No hay que alarmarse, por ello, prematuramente pero sí reflexionar al escuchar lecciones tan sabias como las pronunciadas por Stanley Payne y tomar buena nota de lo que ahora no sucede, pero puede llegar a suceder. Porque, aunque el abismo esté muy lejano, los intentos frustrados de formar un frentepopulismo por acumulación de las añoranzas de los fracasos republicanos y los incautos de las generaciones desconocedoras del pasado y disgustadas por la crisis o aburridas por la mediocridad son terreno cultivado e indicativo de que todo error puede repetirse, aunque no sea inexorable que se repita el proceso de desorden que condujo a una situación límite. Ochenta años de distancia son suficientes para que los niveles de vida de un pueblo hayan mejorado de tal manera que no permitan planteamientos tan simplistas como aquellos que el populismo ha intentado introducir demagógicamente en nuestro país sin encontrar una respuesta incondicional porque no se daban en el auditorio las circunstancias penosas que se daban durante la II República.
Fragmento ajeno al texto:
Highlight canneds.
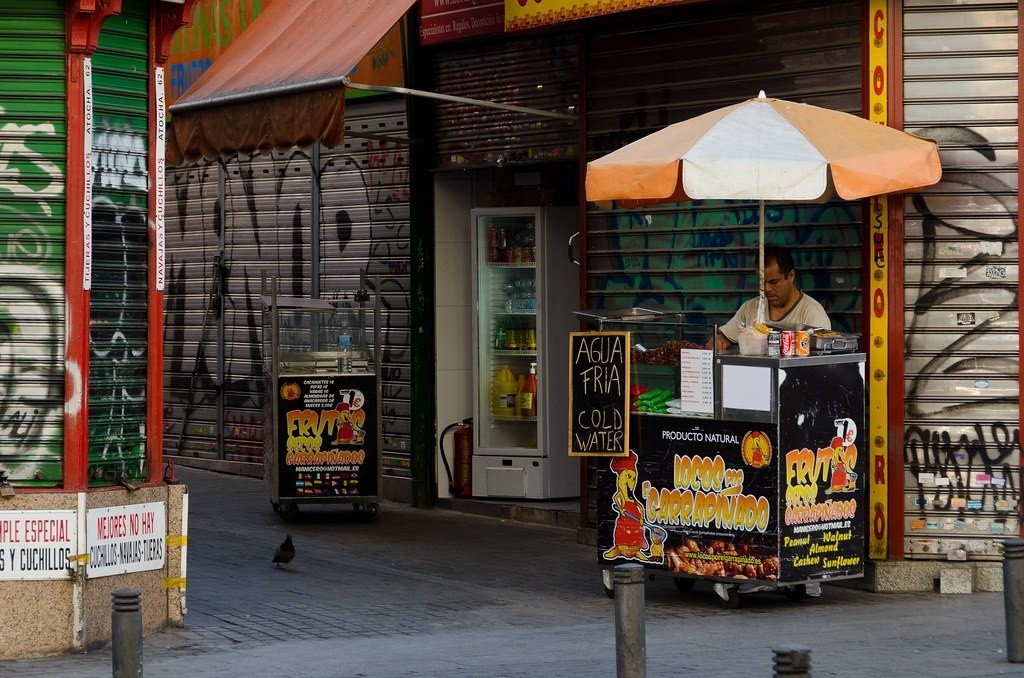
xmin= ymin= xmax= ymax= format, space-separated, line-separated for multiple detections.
xmin=766 ymin=330 xmax=810 ymax=356
xmin=489 ymin=227 xmax=535 ymax=266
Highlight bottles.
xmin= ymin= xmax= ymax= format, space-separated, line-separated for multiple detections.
xmin=514 ymin=220 xmax=535 ymax=246
xmin=495 ymin=318 xmax=528 ymax=350
xmin=337 ymin=320 xmax=352 ymax=374
xmin=503 ymin=274 xmax=536 ymax=310
xmin=493 ymin=362 xmax=537 ymax=418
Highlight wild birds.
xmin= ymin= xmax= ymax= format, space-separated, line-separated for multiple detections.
xmin=271 ymin=534 xmax=297 ymax=573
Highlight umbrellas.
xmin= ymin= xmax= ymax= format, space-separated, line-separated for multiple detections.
xmin=583 ymin=89 xmax=942 ymax=323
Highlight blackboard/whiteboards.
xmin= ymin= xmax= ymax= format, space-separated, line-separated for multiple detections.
xmin=567 ymin=331 xmax=631 ymax=458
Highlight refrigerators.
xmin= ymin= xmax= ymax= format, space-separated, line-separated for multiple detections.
xmin=470 ymin=205 xmax=580 ymax=500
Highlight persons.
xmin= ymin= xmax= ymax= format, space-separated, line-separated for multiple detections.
xmin=706 ymin=245 xmax=832 ymax=355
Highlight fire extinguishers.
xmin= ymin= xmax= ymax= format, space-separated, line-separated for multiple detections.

Inclusive los indicios de algún apoyo económico exterior de regímenes desprestigiados no han podido justificarse con la aureola mítica que adornaba como paraíso del proletariado al sovietismo de los años 30 que instigaba al cambio de modelo de sociedad en España.
Por lo pronto, sin que los españoles se alterasen por ello, se ha dado un frenazo a las propuestas irracionales de cambio radical que habrá que agradecerle a un gobierno en funciones y a dos partidos constitucionalistas. Un partido popular fundado por Manuel Fraga con unas características unitarias que nada tienen que ver, mientras no se suicide, con las débiles estructuras de aquella Confederación de Derechas Autónomas que no fue capaz de aportar a aquella República la serenidad que hubiese necesitado para confirmarse como sistema equilibrado y estable y un partido socialista que, a pesar de las apariencias y coqueteos, no traspasó las líneas de seguridad que impedían que se entregase, como un componente más, al confuso aluvión que pretendía agruparse bajo la marca de Podemos con el nombre de «gobierno a la valenciana». Con el funcionamiento de los mecanismos previstos y la convocatoria de unas nuevas elecciones firmada por el Rey, se ha superado una composición improductiva de los órganos parlamentarios y se abre una posibilidad de revisión que permita corregir errores y continuar la vida nacional dentro de los compromisos internacionales de España y teniendo en cuenta los equilibrios internos necesarios para mantener la convivencia armónica de su compleja pluralidad interna. En la responsabilidad del electorado queda la opción de que unas nuevas elecciones no sean exactamente lo mismo, aunque se parezcan mucho. Es cuestión de grados y matices. Inclusive lo mismo no será lo mismo cuando haya que resolver definitiva y meditadamente sus consecuencias sin exclusiones ni caprichos personales.